▶ _PROVIDED TEXT_
-----

3.3.1. Edit Distance Similarity

The Levenshtein distance is a kind of edit distance. This algorithm was proposed by Levenshtein [91]. Entity similarity is calculated according to the Levenshtein distance algorithm, which is called the Levenstein ratio, and the formula is as follows:

$$si{m}_{lev}(a_{\mathrm{i}},b_i)=1-\frac{\mathit{Idist}}{length(a_i)+length(b_i)}$$

(2)

where Idist is the class edit distance, which refers to the minimum number of edits needed to change string a_i into string b_i. In this case, the insertion or deletion of a string is edited once, and the replacement of a string is edited twice; length(a_i) is the length of string a_i; and length(b_i) is the length of string b_i. We used the Levenshtein toolkit in Python and used the levenshtein.ratio statement to compute the similarity of two entities.

3.3.2. Vector Similarity

The word2vec proposed by Mikolov et al. [92] is widely used in comparing the similarity between words. In this paper, word2vec was used to transform the entities to be aligned into word vectors, and then cosine similarity was used to calculate their similarity, which represents the semantic similarity of entities. The cosine similarity formula is as follows:

$$\mathrm{s}i{m}_{wor}(a_i,b_i)=\frac{{\displaystyle {\sum }_{i=1}^n{a}_i\times b_i}}{\sqrt{{\displaystyle {\sum }_{i=1}^n{a}_i}}\times \sqrt{{\displaystyle {\sum }_{i=1}^n{b}_i}}}$$

(3)

-----

▶ _ENTRIES_
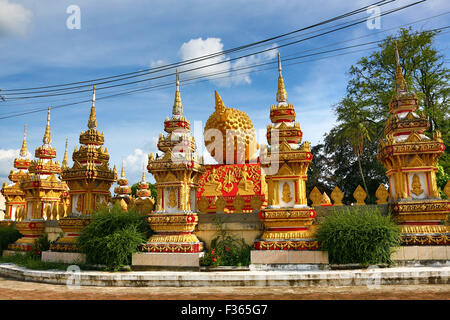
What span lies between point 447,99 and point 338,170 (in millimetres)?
10150

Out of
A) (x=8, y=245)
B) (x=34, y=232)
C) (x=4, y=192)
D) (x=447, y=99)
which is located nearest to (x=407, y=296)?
(x=34, y=232)

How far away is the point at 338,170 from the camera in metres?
29.7

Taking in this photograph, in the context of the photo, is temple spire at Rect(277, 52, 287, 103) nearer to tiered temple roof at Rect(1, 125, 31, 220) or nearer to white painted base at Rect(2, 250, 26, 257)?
white painted base at Rect(2, 250, 26, 257)

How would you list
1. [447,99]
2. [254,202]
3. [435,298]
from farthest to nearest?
[447,99], [254,202], [435,298]

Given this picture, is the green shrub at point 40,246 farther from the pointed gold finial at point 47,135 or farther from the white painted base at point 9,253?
the pointed gold finial at point 47,135

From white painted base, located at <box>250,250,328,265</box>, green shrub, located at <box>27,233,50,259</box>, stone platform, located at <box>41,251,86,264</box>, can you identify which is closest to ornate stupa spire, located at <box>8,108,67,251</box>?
green shrub, located at <box>27,233,50,259</box>

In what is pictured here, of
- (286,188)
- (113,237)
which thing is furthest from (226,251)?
(113,237)

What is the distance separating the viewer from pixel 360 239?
934 cm

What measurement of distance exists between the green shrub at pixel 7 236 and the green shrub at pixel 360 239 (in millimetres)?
14946

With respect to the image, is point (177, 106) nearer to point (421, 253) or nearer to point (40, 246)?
point (40, 246)

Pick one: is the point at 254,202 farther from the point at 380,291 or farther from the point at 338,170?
the point at 338,170

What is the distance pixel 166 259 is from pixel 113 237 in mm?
1821

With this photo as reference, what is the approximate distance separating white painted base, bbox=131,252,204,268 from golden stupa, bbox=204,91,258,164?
6458 mm

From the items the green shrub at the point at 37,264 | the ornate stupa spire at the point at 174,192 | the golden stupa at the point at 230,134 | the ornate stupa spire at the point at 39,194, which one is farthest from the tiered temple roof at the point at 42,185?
the golden stupa at the point at 230,134
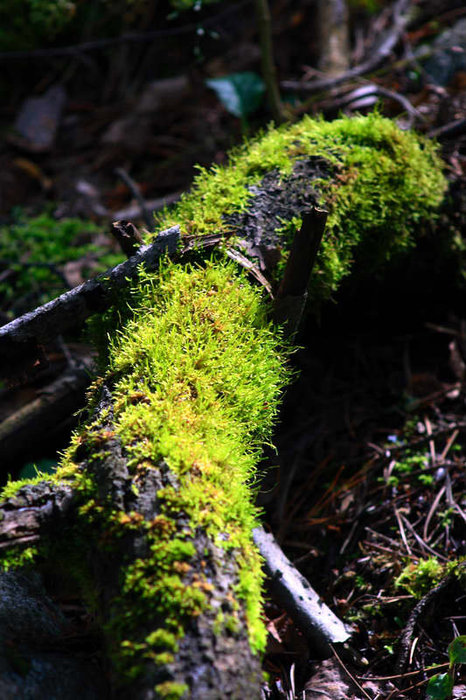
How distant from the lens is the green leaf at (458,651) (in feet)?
5.75

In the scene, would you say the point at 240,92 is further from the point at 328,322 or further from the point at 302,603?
the point at 302,603

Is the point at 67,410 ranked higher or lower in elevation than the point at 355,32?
lower

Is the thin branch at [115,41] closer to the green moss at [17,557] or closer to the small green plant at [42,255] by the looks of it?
the small green plant at [42,255]

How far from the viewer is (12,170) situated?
5.24 metres

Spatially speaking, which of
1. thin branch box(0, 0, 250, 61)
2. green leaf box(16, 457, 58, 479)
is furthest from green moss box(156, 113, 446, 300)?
thin branch box(0, 0, 250, 61)

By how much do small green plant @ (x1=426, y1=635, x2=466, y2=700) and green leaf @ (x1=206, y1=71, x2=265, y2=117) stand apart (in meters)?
4.34

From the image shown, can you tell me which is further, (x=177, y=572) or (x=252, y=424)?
(x=252, y=424)

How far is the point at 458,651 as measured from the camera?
1768 millimetres

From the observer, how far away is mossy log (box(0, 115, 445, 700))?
1311 millimetres

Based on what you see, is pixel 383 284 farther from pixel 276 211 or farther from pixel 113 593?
pixel 113 593

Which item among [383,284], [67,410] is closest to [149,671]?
[67,410]

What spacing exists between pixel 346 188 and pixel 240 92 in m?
2.76

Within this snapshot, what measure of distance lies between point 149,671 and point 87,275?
2.86 meters

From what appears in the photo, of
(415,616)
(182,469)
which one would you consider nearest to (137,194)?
(182,469)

-----

▶ _STATED EXERCISE_
Carry on the passage about entity similarity measures from the point where it stops. None of the data is needed here.

▶ _RESULT OF THE EXERCISE_
Formula (3) shows that the range of cosine similarity values is [0, 1], and the greater the value, the higher the similarity. a_i and b_i represent the word vector set of the geological entities. In this paper, the gensim toolkit in Python was used to train word vectors by Gensim.models. The Word2Vec statement and the cosine similarity between entities were calculated by the cosine_similarity statement. The alignment entities were obtained by setting the threshold.

3.4. Visualization of KGs

Zhou et al. [93] considered that the geoscience KG is a clear display of all knowledge nodes and their relations in the field of earth science. Therefore, it is an important challenge to construct a geoscience KG by integrating the complex characteristics, computational attributes, and knowledge relations and rules from the nature of the graph structure. At present, typical KGs include DBpedia, YAGO, Wikidata, OpenCyc, and Freebase [94,95]. These resources cover knowledge in different fields, and the content is constantly enriched as human knowledge grows. KGs are usually stored in triples: <concepts, relationships, attributes>. Common graph databases mainly include OrientDB, Infinite Graph, Neo4j, and Titan [96]. In addition to being a visualization tool, Protégé [97] is used for constructing ontologies, relationships, attributes, and instances in the semantic web. As a science mapping tool, CiteSpace [98] is designed to facilitate the detection of emerging trends and abrupt changes in the scientific literature.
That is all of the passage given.